LOM: 'Jews are a culture'?

No.

There are many Jewish communities and viewpoints in the UK (something Jonathan Friedland refuses to acknowledge) - not a single one, and of course many cultural differences amongst those communities. How can there be a single culture across secular, religious, orthodox, reform, socialist, conservative, mixed relationships, closed relationships.... and on and on.

The old Jewish saying about putting two Jewish people in a room together and coming out with three opinions!

I get the impression from your many comments on the subject that you have not read the EHRC report. You have clearly read a selection of commentaries - almost all distorting the report findings in one way or another - but it might be worth your time reading the original. I have read it twice - and it is clearly a critical document with a number of key recommendations for Labour (some of which Starmer and his media allies are happy to ignore - like LOTO 'political interference'). But it could certainly have been 'more damning' - and some of the criticism was levelled at the treatment of people accused of 'anti-semitism' (which often turned out to be code for support for Palestinian rights and anti-Zionism).

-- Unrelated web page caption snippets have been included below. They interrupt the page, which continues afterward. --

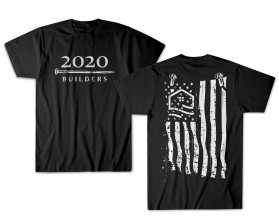 2020 Builders entry by Armchtrm
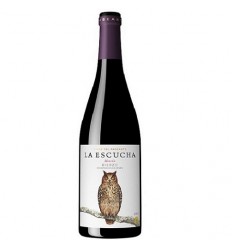 VI LA ESCUCHA NEGRE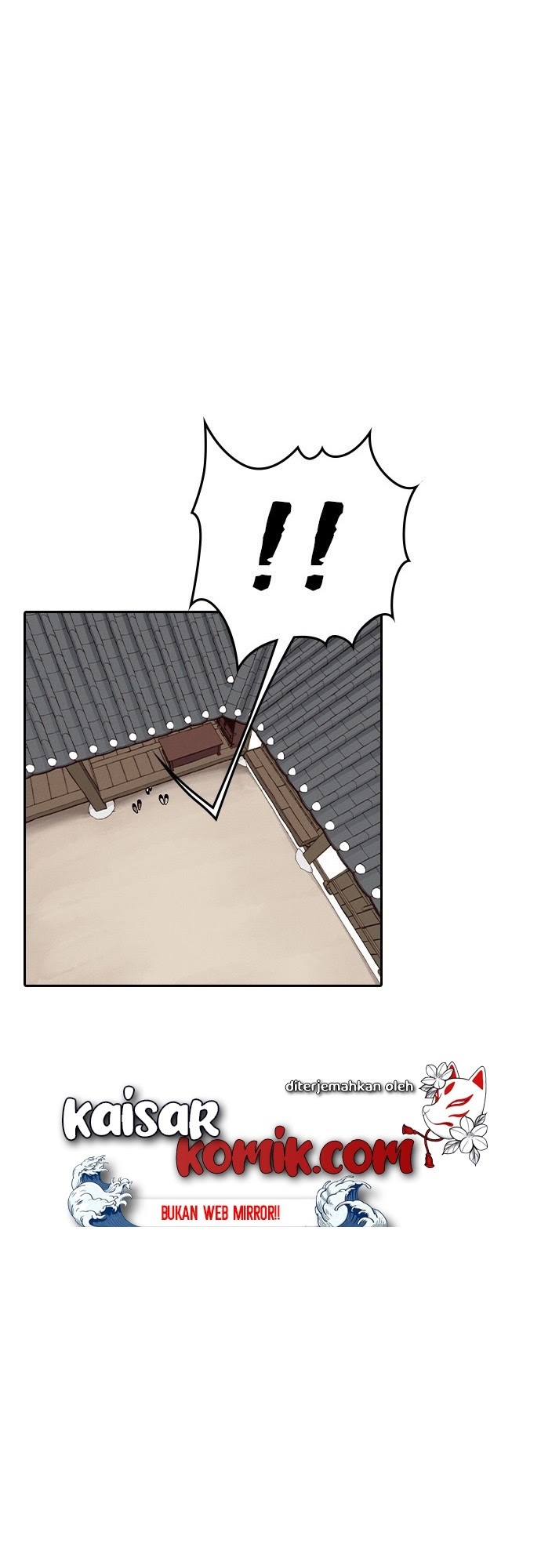The Strongest in History Chapter 02 Gambar 40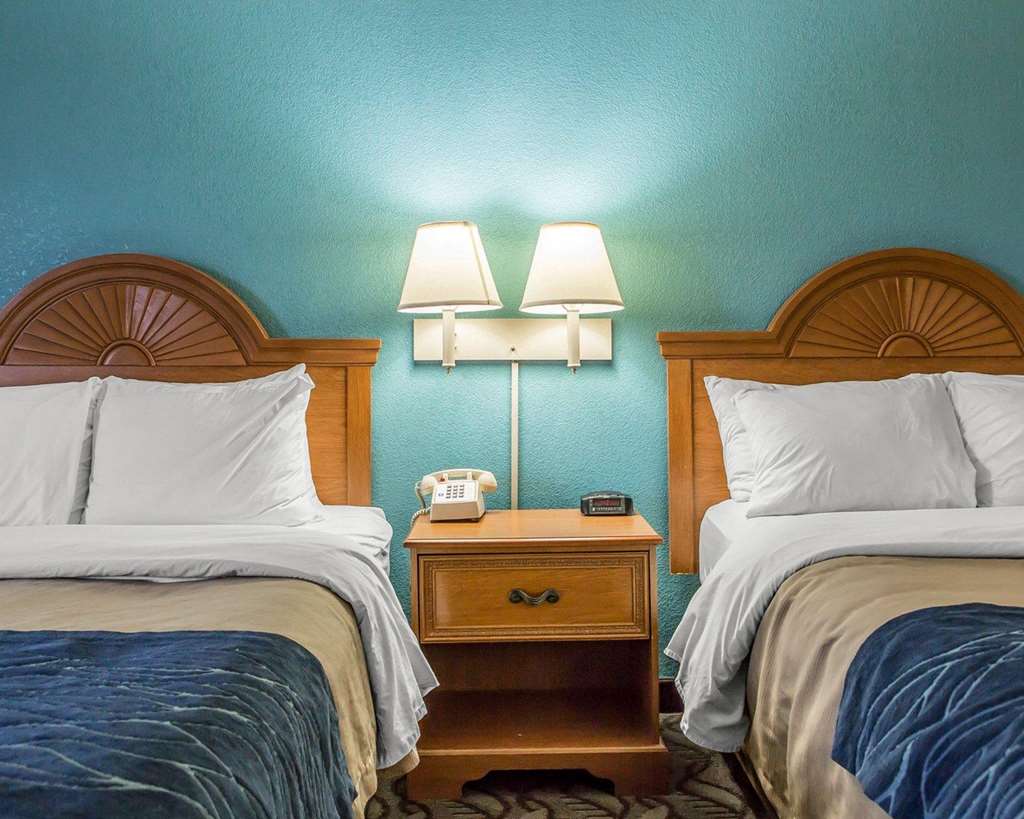Quality Inn & Suites Circleville — Circleville — photo 5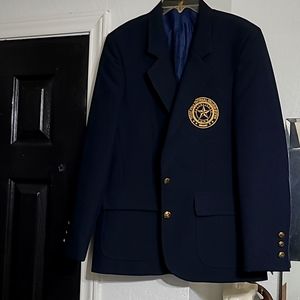 Texas State Technical College Blazer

Labour fence-sitting on Brexit was electoral suicide - I agree with you about that. But 'fence sitting' is not a culture. Labour may have been caught between what you have previously described as a 'red wall' culture and a 'London/metropolitan' culture and translated that into an incoherent Brexit policy - but your use of the word culture to describe that process is baffling. Corbyn was not strong enough in his personality, willingness to challenge his opponents, or in the PLP arithmetic, to position Labour in a more sensible place and must take responsibility for that. Brexit killed Labour in 2019. The anti-semitism crisis (with some real cases, but in my opinion mostly manufactured for political reasons - and that includes your favourite right-wing Labour MPs and The Guardian) didn't help and may have contributed a bit to the result, but Brexit was the biggy.